At Bournemouth, owner Demin issued a rare statement in the wake of Parker’s dismissal that also alluded to the discontent behind Parker’s recent comments. This is only Demin’s second public statement as owner, with the first coming just days after Bournemouth’s relegation in 2020 to assert his ambitions of a quick return to the Premier League.

“To keep progressing as a team and a club as a whole, it is unconditional that we are aligned in our strategy to run the club sustainably,” Demin’s statement read. “We must also show belief in and respect for one another. That is the approach that has brought this club so much success in recent history, and one that we will not veer from now.”

With the summer transfer window about to close and Parker’s thirst for new signings far from being quenched, there was growing friction between him and technical director Richard Hughes.

Parker was told the club could only bring in more signings once players were sold. As a result, many peripheral figures felt Parker was trying to force them out to free up space for acquisitions.

The Athletic understands Bournemouth’s board have long felt they did well to keep Jefferson Lerma, David Brooks and Billing through the club’s two seasons in the second tier. In holding on to some of their biggest names, there was a feeling the squad was much more capable of surviving the rigours of the Premier League than when they were first promoted in 2015-16 and that a squad overhaul would not be necessary upon a return to the top flight.

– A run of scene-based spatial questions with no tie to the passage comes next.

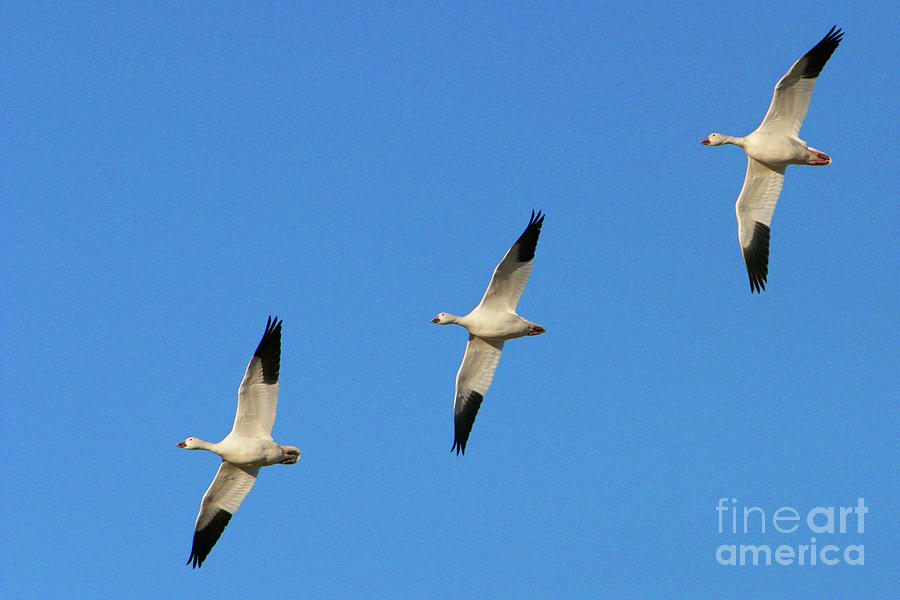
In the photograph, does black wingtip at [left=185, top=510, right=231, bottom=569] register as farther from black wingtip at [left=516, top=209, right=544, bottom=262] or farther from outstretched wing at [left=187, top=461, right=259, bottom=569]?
black wingtip at [left=516, top=209, right=544, bottom=262]

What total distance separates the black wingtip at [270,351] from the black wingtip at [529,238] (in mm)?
4172

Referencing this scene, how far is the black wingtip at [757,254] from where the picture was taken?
21.5m

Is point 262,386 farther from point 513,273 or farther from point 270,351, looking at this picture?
point 513,273

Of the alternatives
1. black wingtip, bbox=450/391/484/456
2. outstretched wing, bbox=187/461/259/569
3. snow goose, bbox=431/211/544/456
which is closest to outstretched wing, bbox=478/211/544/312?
snow goose, bbox=431/211/544/456

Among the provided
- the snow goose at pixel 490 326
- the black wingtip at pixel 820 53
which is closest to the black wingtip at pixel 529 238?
Answer: the snow goose at pixel 490 326

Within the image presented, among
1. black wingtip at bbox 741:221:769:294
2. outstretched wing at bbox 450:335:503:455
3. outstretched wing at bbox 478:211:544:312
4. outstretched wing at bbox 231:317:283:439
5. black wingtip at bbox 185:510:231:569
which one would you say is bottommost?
black wingtip at bbox 185:510:231:569

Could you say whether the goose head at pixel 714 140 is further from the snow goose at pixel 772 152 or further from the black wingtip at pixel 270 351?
the black wingtip at pixel 270 351

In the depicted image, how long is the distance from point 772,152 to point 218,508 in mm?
11206

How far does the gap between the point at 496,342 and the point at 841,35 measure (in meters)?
7.81

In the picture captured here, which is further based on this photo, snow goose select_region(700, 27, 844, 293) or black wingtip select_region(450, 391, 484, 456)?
black wingtip select_region(450, 391, 484, 456)

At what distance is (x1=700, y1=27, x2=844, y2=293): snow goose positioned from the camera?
795 inches

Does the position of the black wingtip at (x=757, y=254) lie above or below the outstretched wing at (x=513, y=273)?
above

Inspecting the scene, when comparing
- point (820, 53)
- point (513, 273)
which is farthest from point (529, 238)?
point (820, 53)

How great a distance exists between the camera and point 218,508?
67.5 feet
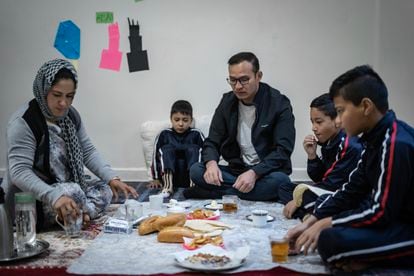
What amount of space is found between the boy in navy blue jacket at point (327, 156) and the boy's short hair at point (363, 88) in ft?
2.01

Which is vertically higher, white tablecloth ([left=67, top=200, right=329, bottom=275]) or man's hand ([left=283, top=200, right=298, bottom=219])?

That Parker constantly referred to Bournemouth being under-equipped for the Premier League — despite having players such as Adam Smith, Lewis Cook and Lerma among others with top-flight experience in his squad — annoyed the club’s owner and directors.

The atmosphere around Bournemouth was pessimistic before the start of the season and Parker’s impression of what the summer would look like in May, when promotion was won, was very different to the landscape three months later. He thought there would be more funds available to him.

There is a thought that his shift in approach over pre-season did not come as a surprise but did contradict the principles of play established last year, when the side largely played 4-3-3. In a more defensive 3-5-2 shape, some players were viewed to be handicapped when in possession, due to a lack of options ahead of the ball. This played in with the growing notion that Bournemouth were playing for damage limitation almost immediately.

With Parker gone, first-team coach Gary O’Neil will take interim charge of the team and will be assisted by under-21 coaches Shaun Cooper and Tommy Elphick.

The Athletic understands Bournemouth are hopeful of appointing a manager with a progressive playing style in the coming weeks. They want the new manager to employ the kind of philosophy that suits Bournemouth’s players and would attract talent from around the world to the club.

The club resisted going down the route of appointing an interim manager for the rest of the season, a role they gave to Jonathan Woodgate when Jason Tindall was sacked in February 2021. There is a belief the current situation is different as Bournemouth have virtually the whole season in front of them.

With regards to transfer business, those close to the recruitment team do not foresee a total derailment of transfer plans — especially with just one day of the window left. Given the squad is still light, there is an expectation that players will still be brought in and some fringe players may have to move elsewhere.

Parker took Bournemouth back to the Premier League but with 34 games of the season remaining, it will be down to his successor that they stay there.